Mahir Ayabak’ın annesi, oğlunun kaybıyla birlikte adeta bir boşluğa sürüklendi. Her gün, Mahir’in anısını yaşatmaya çalışıyor ancak her anı, kaybın verdiği acıyı yeniden açıyor. “Oğlumu kaybettim ama onun hatırası hep benimle. Onun için yaşamak zorundayım” diyen anne, zaman zaman gözyaşlarına hakim olamıyor. Oğlunun şehit olmasından sonra, onun adını yaşatacak projeler üzerinde çalışmaya başladı. Yerel okullara gidip, gençlere vatan sevgisi, fedakarlık ve kahramanlık hikayeleri anlatarak Mahir’in adını onurlandırıyor. “Mahir’in ölümsüz olduğunu biliyorum. Bu yüzden onun ismini asla unutturmayacağım” dedikten sonra, gözleri doluyor.
15 Temmuz, sadece bir darbe girişimi değil, aynı zamanda halkın bir araya gelerek demokrasiye sahip çıkma mücadelesidir. O gece yaşananlar, toplumun her kesiminde derin izler bıraktı. Mahir Ayabak gibi gençler, vatanları için canlarını feda etti. Anneler, babalar, kardeşler; hepsi sevdiklerini kaybetmenin ağır yüküyle yaşamaya devam ediyor. O geceden sonra yaşanan travmalar, yalnızca bireysel değil, toplumsal bir yaraya dönüştü. Anne Ayabak, bu durumu, "Artık bu ülkede hiçbir şey eski gibi olmayacak. Oğlumun kaybı, benim için dünyadaki en büyük acı. Bunu asla unutmayacağım” sözleriyle özetliyor.

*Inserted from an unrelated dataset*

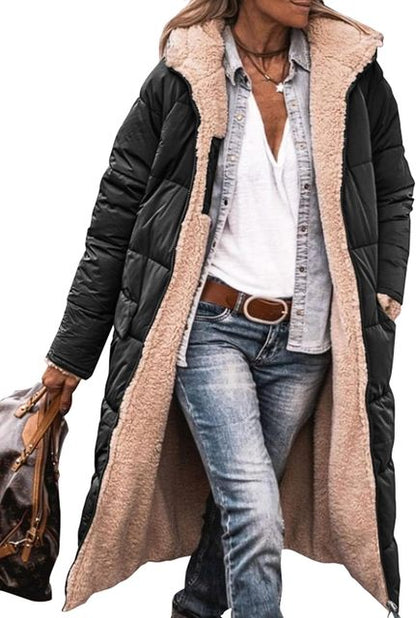 Resi | Cappotto generale casual e rilassato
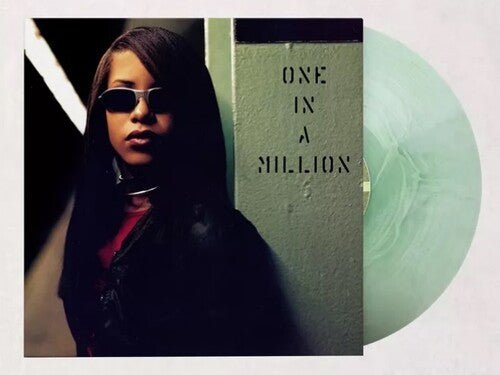 Aaliyah - One In A Million [2xLP Coke Bottle Clear & Cream Galaxy] (New Vinyl LP) - Mad World Records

15 Temmuz'un ardından, birçok şehidin ailesi gibi, Mahir'in ailesi de devletten destek bekledi. Bunun yanı sıra, şehit ailelerine özel olarak düzenlenen anma etkinliklerine katılıp, kaybettikleri çocuklarının ismini yaşatmaya çalıştılar. Her yıl yapılan anma etkinliklerinde, Mahir’in adı hep anılıyor. Bu durum ise, ailesine bir nebze olsun teselli oluyor. Ancak bir anne için, kaybettiği çocuğun yerini hiçbir şey dolduramayacak. Mahir Ayabak, sadece bir şehit değil; bir sembol, bir vatan evladıydı. O ve onun gibi kahramanlar, bu milletin hafızasında sonsuza dek yaşayacak.
Sonuç olarak, Mahir Ayabak’ın annesi, 9 yıl boyunca oğlunu kaybetmenin acısıyla baş etmeye çalışarak, onun hikayesini genç jenerasyonlara aktarmayı hedefliyor. Mahir'in yaşadığı vatan sevgisi ve cesaret, annesi aracılığıyla devam edecek. Vatan için canını veren, canından bir parçayı da geride bırakan şehitlerimiz, Türk tarihinin ve milletinin kalbinde ebediyen yaşatılacaktır. Her anma töreni, birer hatırlatma; kaybedilen hayatların, birer kahramanlık hikayesinin unutulmaması adına önemli adımlar.